James McBride, at 39, still calls his mother "Mommy."
"You can see I have a lot of things to work out," he told a full house at the UC Davis Main Theater at the end of January. The audience laughed. Most of the people in the audience knew about or had read McBride's memoir, "The Color of Water: A Black Man's Tribute to His White Mother" (Riverhead Books, 1996) and they got the joke. McBride's book is devoted to an exploration of his mother's life - she being the daughter of a black-hating Jewish rabbi - and her marriages to two black men. The story is told in counterpoint chapters - her story, her son's story.

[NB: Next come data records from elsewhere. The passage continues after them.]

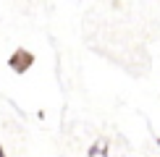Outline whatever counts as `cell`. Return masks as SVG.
I'll use <instances>...</instances> for the list:
<instances>
[{
  "label": "cell",
  "instance_id": "obj_1",
  "mask_svg": "<svg viewBox=\"0 0 160 157\" xmlns=\"http://www.w3.org/2000/svg\"><path fill=\"white\" fill-rule=\"evenodd\" d=\"M34 52L32 50H24V47H18V50H13L11 52V58H8V68L13 71V74H26V71L34 65Z\"/></svg>",
  "mask_w": 160,
  "mask_h": 157
},
{
  "label": "cell",
  "instance_id": "obj_2",
  "mask_svg": "<svg viewBox=\"0 0 160 157\" xmlns=\"http://www.w3.org/2000/svg\"><path fill=\"white\" fill-rule=\"evenodd\" d=\"M87 155H89V157H108V139H100V141H95V144H92V147H89V152H87Z\"/></svg>",
  "mask_w": 160,
  "mask_h": 157
},
{
  "label": "cell",
  "instance_id": "obj_3",
  "mask_svg": "<svg viewBox=\"0 0 160 157\" xmlns=\"http://www.w3.org/2000/svg\"><path fill=\"white\" fill-rule=\"evenodd\" d=\"M0 157H5V149H3V147H0Z\"/></svg>",
  "mask_w": 160,
  "mask_h": 157
},
{
  "label": "cell",
  "instance_id": "obj_4",
  "mask_svg": "<svg viewBox=\"0 0 160 157\" xmlns=\"http://www.w3.org/2000/svg\"><path fill=\"white\" fill-rule=\"evenodd\" d=\"M158 147H160V139H158Z\"/></svg>",
  "mask_w": 160,
  "mask_h": 157
}]
</instances>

This is McBride's introduction, which he read aloud:
"As a boy, I never knew where my mother was from - where she was born, who her parents were. When I asked she'd say, "God made me." When I asked if she was white, she'd say: "I'm light-skinned," and change the subject. She raised 12 black children and sent us all to college and in most cases graduate school. Her children became doctors, professors, chemists, teachers - yet none of us even knew her maiden name until we were grown. It took me 14 years to unearth her remarkable story - the daughter of an orthodox Jewish rabbi, she married a black man in 1942 - and she revealed it more as a favor to me than out of any desire to revisit her past."

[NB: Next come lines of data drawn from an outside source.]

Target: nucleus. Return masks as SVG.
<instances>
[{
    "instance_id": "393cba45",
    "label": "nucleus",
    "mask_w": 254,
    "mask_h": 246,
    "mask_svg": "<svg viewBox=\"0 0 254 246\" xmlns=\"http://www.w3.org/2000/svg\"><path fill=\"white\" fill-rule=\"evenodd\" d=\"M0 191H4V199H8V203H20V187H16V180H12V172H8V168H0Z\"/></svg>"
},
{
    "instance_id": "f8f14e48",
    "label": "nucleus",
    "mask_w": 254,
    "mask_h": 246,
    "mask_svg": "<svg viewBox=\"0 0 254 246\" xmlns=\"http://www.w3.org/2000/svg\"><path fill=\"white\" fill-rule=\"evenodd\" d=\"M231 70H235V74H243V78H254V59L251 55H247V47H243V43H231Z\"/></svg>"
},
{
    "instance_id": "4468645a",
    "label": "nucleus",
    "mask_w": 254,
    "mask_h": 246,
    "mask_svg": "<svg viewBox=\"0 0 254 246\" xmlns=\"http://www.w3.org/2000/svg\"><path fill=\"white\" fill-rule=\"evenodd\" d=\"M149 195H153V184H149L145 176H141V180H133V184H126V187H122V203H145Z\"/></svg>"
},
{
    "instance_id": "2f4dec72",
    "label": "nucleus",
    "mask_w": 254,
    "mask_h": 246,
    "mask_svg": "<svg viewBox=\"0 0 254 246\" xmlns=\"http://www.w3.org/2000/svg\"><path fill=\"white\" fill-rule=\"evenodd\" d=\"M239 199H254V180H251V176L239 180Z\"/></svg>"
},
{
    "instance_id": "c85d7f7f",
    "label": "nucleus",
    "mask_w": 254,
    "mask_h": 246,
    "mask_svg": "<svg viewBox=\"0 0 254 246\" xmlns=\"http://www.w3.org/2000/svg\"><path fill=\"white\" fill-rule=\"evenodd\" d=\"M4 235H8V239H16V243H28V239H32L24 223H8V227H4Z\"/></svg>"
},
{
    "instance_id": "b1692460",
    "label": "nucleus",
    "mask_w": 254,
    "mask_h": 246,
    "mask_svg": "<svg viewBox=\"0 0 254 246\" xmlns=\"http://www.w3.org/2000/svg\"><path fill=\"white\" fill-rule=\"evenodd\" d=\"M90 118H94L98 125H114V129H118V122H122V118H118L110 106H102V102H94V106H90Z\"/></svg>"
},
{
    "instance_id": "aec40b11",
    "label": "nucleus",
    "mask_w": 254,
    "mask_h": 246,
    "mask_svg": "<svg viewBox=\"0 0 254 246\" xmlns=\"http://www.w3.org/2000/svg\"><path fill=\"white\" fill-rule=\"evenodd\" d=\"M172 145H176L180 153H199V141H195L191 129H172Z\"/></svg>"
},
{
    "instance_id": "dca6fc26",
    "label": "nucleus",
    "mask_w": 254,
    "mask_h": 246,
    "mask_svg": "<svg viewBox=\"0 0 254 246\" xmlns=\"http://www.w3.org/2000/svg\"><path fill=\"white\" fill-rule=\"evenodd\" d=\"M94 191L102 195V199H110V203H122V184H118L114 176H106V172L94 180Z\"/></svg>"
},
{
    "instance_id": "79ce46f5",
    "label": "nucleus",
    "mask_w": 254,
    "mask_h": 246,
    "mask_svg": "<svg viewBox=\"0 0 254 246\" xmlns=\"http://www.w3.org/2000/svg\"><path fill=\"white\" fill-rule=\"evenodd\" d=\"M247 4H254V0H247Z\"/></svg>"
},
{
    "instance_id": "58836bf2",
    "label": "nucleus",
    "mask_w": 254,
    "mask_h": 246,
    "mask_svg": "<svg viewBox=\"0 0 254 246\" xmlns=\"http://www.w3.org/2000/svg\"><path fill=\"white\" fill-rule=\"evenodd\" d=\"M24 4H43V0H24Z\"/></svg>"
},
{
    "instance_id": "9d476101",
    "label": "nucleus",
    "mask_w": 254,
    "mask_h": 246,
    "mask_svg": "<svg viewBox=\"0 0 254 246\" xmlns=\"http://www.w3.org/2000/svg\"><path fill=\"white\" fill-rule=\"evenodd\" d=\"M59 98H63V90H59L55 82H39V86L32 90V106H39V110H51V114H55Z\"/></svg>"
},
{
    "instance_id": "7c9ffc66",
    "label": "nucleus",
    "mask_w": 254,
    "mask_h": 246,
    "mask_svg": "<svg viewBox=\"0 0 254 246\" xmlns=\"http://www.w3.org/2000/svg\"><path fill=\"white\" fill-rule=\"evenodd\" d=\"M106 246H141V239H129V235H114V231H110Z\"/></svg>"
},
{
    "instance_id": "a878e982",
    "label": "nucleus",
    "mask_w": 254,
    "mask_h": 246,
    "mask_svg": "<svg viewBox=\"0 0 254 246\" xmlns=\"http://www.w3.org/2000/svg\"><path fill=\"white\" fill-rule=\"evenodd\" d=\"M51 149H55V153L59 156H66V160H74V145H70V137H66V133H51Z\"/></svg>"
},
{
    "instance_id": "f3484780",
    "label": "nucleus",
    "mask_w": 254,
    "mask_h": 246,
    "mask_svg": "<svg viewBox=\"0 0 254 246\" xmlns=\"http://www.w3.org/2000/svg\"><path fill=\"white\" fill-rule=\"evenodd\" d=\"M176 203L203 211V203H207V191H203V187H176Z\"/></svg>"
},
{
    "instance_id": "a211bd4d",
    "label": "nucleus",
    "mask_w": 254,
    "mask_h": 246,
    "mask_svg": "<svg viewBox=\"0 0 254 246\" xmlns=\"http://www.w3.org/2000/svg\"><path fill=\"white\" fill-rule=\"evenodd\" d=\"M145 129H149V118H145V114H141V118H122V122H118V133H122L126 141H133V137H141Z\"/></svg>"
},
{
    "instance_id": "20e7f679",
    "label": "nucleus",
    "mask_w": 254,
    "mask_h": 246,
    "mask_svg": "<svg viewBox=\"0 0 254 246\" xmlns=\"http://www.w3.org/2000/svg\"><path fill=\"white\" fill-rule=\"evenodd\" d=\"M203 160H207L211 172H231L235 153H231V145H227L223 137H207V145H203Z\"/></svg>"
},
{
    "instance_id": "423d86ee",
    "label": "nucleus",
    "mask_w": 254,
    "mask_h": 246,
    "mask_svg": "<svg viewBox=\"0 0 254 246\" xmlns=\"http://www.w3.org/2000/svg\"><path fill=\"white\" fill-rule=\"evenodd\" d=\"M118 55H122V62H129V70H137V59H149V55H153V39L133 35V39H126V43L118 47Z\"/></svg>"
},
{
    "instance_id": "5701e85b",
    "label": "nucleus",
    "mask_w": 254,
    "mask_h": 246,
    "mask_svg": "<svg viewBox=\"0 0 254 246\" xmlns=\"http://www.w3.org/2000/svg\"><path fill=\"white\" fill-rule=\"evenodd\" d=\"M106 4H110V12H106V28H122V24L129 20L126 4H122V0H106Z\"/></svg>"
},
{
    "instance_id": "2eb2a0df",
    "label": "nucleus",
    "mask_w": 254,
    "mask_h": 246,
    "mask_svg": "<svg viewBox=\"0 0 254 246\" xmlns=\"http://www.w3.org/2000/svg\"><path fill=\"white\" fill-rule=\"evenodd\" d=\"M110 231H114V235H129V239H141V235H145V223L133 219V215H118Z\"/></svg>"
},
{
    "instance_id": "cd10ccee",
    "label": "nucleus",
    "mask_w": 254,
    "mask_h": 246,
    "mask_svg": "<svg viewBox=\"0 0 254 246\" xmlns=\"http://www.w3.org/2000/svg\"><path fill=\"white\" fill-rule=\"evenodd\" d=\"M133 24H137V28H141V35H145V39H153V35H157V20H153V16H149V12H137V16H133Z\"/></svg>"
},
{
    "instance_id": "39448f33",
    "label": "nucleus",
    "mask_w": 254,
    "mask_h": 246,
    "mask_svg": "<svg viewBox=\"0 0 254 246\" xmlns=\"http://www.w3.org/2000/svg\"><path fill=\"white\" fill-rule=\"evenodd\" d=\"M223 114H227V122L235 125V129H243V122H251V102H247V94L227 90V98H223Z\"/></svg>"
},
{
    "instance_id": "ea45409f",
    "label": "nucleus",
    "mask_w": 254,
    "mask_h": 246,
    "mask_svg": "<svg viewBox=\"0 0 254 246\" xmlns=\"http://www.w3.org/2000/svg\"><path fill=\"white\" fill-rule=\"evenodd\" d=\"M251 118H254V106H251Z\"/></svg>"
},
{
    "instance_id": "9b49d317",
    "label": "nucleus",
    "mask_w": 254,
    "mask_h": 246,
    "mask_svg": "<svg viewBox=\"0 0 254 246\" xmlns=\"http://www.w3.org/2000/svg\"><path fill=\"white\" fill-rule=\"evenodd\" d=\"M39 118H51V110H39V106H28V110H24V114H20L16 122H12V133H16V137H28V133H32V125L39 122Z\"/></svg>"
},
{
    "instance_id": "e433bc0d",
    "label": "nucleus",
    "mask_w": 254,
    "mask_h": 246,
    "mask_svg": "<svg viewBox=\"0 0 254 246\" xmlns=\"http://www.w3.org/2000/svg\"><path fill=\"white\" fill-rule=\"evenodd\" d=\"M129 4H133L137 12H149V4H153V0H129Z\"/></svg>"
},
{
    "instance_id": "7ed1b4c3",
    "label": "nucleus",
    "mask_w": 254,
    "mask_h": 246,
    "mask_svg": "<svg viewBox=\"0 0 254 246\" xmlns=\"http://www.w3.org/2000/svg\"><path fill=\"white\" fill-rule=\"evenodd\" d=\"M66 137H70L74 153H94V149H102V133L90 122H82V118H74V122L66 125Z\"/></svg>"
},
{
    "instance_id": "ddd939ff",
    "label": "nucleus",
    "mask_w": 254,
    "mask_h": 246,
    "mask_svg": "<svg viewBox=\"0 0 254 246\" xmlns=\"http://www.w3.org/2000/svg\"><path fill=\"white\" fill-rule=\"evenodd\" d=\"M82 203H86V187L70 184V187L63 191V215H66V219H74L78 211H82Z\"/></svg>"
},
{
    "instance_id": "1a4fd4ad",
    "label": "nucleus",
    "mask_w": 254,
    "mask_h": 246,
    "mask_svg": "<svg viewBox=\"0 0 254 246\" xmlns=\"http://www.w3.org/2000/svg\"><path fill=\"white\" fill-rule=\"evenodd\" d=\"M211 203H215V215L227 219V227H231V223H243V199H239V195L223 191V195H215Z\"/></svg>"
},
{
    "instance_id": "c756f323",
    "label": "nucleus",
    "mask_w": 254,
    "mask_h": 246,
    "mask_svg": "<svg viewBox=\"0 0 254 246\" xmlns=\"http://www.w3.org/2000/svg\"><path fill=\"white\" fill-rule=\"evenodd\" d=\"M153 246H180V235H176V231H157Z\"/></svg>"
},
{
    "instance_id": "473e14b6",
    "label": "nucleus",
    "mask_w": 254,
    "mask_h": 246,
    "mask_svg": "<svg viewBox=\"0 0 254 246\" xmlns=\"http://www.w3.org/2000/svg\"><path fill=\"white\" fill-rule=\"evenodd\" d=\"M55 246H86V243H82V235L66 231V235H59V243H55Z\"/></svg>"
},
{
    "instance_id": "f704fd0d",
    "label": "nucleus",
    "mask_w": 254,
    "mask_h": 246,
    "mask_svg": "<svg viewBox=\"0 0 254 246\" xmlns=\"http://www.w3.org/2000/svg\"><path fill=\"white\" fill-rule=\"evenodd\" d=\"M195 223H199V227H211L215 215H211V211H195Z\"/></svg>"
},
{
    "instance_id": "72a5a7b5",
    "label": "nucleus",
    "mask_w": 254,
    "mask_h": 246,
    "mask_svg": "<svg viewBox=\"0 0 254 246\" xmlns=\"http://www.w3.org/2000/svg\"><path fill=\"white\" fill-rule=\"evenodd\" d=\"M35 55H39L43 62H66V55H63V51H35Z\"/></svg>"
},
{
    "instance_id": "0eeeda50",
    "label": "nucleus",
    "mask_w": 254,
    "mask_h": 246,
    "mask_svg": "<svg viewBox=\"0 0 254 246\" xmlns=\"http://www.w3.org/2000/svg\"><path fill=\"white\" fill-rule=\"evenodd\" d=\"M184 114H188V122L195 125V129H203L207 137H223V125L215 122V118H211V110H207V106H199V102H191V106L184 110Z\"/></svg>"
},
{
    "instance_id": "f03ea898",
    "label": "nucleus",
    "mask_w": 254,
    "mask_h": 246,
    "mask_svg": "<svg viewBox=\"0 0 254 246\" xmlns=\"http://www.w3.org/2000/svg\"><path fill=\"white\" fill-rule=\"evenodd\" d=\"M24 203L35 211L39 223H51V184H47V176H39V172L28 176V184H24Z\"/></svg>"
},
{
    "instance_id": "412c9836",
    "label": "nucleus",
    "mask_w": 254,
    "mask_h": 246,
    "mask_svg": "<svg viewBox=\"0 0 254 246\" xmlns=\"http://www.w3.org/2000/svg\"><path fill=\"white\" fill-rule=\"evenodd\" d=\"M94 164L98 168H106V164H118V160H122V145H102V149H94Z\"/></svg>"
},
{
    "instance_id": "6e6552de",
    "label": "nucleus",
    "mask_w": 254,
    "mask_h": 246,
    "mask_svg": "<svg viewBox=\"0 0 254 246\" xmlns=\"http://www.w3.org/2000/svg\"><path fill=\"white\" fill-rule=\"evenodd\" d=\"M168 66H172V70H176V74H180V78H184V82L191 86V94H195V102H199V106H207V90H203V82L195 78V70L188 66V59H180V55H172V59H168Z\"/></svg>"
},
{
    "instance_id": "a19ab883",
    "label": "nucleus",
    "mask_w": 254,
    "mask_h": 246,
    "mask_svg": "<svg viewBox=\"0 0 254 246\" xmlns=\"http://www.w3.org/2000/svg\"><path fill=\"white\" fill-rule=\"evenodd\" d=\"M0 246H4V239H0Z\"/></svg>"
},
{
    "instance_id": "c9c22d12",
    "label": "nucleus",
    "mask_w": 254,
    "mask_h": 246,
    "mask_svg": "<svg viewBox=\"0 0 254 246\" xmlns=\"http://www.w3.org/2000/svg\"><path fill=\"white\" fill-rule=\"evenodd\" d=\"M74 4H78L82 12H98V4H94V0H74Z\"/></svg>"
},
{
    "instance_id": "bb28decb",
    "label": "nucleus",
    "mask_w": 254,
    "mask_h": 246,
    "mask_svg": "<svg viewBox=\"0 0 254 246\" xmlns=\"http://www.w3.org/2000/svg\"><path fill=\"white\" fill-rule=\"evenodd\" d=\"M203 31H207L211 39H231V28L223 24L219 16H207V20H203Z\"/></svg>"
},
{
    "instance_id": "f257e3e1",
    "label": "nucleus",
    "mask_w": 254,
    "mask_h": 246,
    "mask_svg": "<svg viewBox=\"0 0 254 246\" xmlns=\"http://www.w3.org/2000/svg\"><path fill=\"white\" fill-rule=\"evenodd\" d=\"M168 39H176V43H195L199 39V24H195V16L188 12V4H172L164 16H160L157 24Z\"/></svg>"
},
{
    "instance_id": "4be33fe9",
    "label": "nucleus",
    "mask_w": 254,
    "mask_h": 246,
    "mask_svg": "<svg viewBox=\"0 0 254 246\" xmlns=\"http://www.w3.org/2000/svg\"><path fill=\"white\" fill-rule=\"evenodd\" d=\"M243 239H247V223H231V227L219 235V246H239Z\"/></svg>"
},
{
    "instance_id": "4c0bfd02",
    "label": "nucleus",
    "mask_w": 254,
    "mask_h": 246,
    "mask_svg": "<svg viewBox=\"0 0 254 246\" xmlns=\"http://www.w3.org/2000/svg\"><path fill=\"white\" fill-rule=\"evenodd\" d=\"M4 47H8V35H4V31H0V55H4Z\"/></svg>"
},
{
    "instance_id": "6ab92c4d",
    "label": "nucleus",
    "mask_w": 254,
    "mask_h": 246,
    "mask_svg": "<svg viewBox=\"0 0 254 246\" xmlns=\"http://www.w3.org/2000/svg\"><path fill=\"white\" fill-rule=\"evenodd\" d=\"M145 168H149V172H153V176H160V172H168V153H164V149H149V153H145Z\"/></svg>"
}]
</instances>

McBride was No. 8 of 12 children. He did not become a doctor, like his revered big brother, Dennis. No, he became a journalist and a jazz musician. At the reading, he looked like a musician: funky hat, bright tie, baggy suit. It's a lucky thing for us that he became a talented writer, too, for without McBride's curiosity and persistence this unique story would never be told.
"My mother never cooked and never cleaned house, but insisted on education and church," said McBride. She converted to Christianity early in her first marriage.
"I saw her abused by both blacks and whites for having all these black children - but she always kept looking ahead, she kept her eyes on the prize.
"She's 75, still alive...and a very weird person," added her son.
This weird wonderful person kept her painful past a secret. She used to tell her kids: "Never ask questions or your mind will end up like a rock."
So how did McBride get her to open up?
"She didn't want to talk about her life until I told her (my book) would make $1 million. That moved the mountain a little," McBride said to more laughter from the audience.
But what was it like being raised in Queens by a white mother and a black father and stepfather?
"We didn't stumble through life like tragic mulattos trying to figure out whether to eat matzo balls or black-eyed peas," McBride assured the audience. "We were accepted in the black community. In the real world, race is secondary. Poverty is first."
McBride read this section aloud: "My brothers and sisters were my best friends but when it came to food they were my enemies. There were so many of us we were constantly hungry, scavenging for food in the empty refrigerator and cabinets. We would hide food from one another, squirreling away a precious grilled cheese or fried bologna sandwich, but the hiding places were known to all and foraged by all and the precious commodity was usually discovered and devoured before it got cold. Entire plots were hatched around swiping food, complete with double-crossings, backstabbings, intrigue, outright robbery and gobbled evidence."
McBride has been surprised at one aspect of the book's reception.
"I thought it would be received well in the black community but it's sold much better in the white Jewish community," he said. "Most of my readers are middle-age, white, Jewish women - thank you. I've been told the subtitle puts black women off."
Someone in the audience asked McBride if he considered himself Jewish.
"I'm proud of my Jewish history," he replied. "I have more empathy now with Jewish issues. I've been to Africa and I'm going to Israel this year...but I was raised as a black Christian. Technically I guess you could say I'm Jewish since my mother was Jewish...but she converted. So the question is for theologians to answer. It doesn't cause me one drop of blood, sweat or tears.
"I just get up in the morning happy to be living."